**Work request**
Write out all of the data again, exactly as it reads.

**Supplied records**
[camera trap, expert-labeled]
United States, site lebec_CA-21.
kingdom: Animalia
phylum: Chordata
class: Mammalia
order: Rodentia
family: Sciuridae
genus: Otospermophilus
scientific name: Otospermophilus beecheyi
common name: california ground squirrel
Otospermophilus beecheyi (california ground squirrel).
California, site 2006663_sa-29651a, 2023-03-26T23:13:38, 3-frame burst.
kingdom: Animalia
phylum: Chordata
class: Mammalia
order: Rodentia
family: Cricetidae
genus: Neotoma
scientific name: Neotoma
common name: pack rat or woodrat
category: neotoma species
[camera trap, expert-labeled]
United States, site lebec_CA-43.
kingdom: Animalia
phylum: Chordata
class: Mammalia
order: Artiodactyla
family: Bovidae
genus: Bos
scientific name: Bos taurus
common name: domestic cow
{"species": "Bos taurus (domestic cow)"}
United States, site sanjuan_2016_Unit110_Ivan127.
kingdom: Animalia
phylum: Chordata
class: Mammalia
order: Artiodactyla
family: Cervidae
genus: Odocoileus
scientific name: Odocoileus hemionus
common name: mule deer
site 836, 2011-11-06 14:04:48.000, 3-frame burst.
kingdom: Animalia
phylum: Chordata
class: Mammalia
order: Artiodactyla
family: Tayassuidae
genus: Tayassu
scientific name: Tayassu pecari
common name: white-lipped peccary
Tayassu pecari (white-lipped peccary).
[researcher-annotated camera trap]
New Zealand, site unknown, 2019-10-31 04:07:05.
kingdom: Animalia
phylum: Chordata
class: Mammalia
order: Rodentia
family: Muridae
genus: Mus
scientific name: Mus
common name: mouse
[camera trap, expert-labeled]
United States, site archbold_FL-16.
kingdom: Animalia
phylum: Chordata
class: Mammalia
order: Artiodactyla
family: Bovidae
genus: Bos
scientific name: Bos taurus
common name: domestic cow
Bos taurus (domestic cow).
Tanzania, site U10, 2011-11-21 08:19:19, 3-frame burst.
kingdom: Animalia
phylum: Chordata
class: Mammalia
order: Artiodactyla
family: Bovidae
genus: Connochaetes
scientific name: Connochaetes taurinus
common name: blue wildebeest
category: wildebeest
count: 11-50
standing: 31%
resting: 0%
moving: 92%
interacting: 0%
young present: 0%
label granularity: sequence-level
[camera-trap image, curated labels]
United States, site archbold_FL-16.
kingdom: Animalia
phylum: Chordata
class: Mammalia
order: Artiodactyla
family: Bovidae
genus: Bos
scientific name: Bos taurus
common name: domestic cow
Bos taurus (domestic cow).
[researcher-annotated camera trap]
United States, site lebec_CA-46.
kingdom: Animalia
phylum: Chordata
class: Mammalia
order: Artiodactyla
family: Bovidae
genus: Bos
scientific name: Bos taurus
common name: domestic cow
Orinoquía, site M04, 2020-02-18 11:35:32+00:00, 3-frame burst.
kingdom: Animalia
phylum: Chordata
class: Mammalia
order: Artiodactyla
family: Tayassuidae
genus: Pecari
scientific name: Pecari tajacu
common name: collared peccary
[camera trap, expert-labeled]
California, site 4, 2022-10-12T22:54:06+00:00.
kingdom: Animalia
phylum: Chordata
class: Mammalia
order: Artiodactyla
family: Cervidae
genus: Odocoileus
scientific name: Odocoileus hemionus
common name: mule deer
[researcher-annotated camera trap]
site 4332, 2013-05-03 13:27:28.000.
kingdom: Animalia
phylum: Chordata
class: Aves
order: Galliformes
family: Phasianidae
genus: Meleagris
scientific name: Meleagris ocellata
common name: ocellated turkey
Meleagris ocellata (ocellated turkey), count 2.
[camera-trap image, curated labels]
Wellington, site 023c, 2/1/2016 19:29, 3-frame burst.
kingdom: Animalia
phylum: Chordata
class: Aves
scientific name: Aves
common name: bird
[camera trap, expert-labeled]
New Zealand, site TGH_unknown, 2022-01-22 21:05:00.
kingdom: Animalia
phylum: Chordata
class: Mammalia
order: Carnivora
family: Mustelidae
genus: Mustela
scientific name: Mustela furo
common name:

**Completed exercise**
[camera trap, expert-labeled]
United States, site lebec_CA-21.
kingdom: Animalia
phylum: Chordata
class: Mammalia
order: Rodentia
family: Sciuridae
genus: Otospermophilus
scientific name: Otospermophilus beecheyi
common name: california ground squirrel
Otospermophilus beecheyi (california ground squirrel).
California, site 2006663_sa-29651a, 2023-03-26T23:13:38, 3-frame burst.
kingdom: Animalia
phylum: Chordata
class: Mammalia
order: Rodentia
family: Cricetidae
genus: Neotoma
scientific name: Neotoma
common name: pack rat or woodrat
category: neotoma species
[camera trap, expert-labeled]
United States, site lebec_CA-43.
kingdom: Animalia
phylum: Chordata
class: Mammalia
order: Artiodactyla
family: Bovidae
genus: Bos
scientific name: Bos taurus
common name: domestic cow
{"species": "Bos taurus (domestic cow)"}
United States, site sanjuan_2016_Unit110_Ivan127.
kingdom: Animalia
phylum: Chordata
class: Mammalia
order: Artiodactyla
family: Cervidae
genus: Odocoileus
scientific name: Odocoileus hemionus
common name: mule deer
site 836, 2011-11-06 14:04:48.000, 3-frame burst.
kingdom: Animalia
phylum: Chordata
class: Mammalia
order: Artiodactyla
family: Tayassuidae
genus: Tayassu
scientific name: Tayassu pecari
common name: white-lipped peccary
Tayassu pecari (white-lipped peccary).
[researcher-annotated camera trap]
New Zealand, site unknown, 2019-10-31 04:07:05.
kingdom: Animalia
phylum: Chordata
class: Mammalia
order: Rodentia
family: Muridae
genus: Mus
scientific name: Mus
common name: mouse
[camera trap, expert-labeled]
United States, site archbold_FL-16.
kingdom: Animalia
phylum: Chordata
class: Mammalia
order: Artiodactyla
family: Bovidae
genus: Bos
scientific name: Bos taurus
common name: domestic cow
Bos taurus (domestic cow).
Tanzania, site U10, 2011-11-21 08:19:19, 3-frame burst.
kingdom: Animalia
phylum: Chordata
class: Mammalia
order: Artiodactyla
family: Bovidae
genus: Connochaetes
scientific name: Connochaetes taurinus
common name: blue wildebeest
category: wildebeest
count: 11-50
standing: 31%
resting: 0%
moving: 92%
interacting: 0%
young present: 0%
label granularity: sequence-level
[camera-trap image, curated labels]
United States, site archbold_FL-16.
kingdom: Animalia
phylum: Chordata
class: Mammalia
order: Artiodactyla
family: Bovidae
genus: Bos
scientific name: Bos taurus
common name: domestic cow
Bos taurus (domestic cow).
[researcher-annotated camera trap]
United States, site lebec_CA-46.
kingdom: Animalia
phylum: Chordata
class: Mammalia
order: Artiodactyla
family: Bovidae
genus: Bos
scientific name: Bos taurus
common name: domestic cow
Orinoquía, site M04, 2020-02-18 11:35:32+00:00, 3-frame burst.
kingdom: Animalia
phylum: Chordata
class: Mammalia
order: Artiodactyla
family: Tayassuidae
genus: Pecari
scientific name: Pecari tajacu
common name: collared peccary
[camera trap, expert-labeled]
California, site 4, 2022-10-12T22:54:06+00:00.
kingdom: Animalia
phylum: Chordata
class: Mammalia
order: Artiodactyla
family: Cervidae
genus: Odocoileus
scientific name: Odocoileus hemionus
common name: mule deer
[researcher-annotated camera trap]
site 4332, 2013-05-03 13:27:28.000.
kingdom: Animalia
phylum: Chordata
class: Aves
order: Galliformes
family: Phasianidae
genus: Meleagris
scientific name: Meleagris ocellata
common name: ocellated turkey
Meleagris ocellata (ocellated turkey), count 2.
[camera-trap image, curated labels]
Wellington, site 023c, 2/1/2016 19:29, 3-frame burst.
kingdom: Animalia
phylum: Chordata
class: Aves
scientific name: Aves
common name: bird
[camera trap, expert-labeled]
New Zealand, site TGH_unknown, 2022-01-22 21:05:00.
kingdom: Animalia
phylum: Chordata
class: Mammalia
order: Carnivora
family: Mustelidae
genus: Mustela
scientific name: Mustela furo
common name:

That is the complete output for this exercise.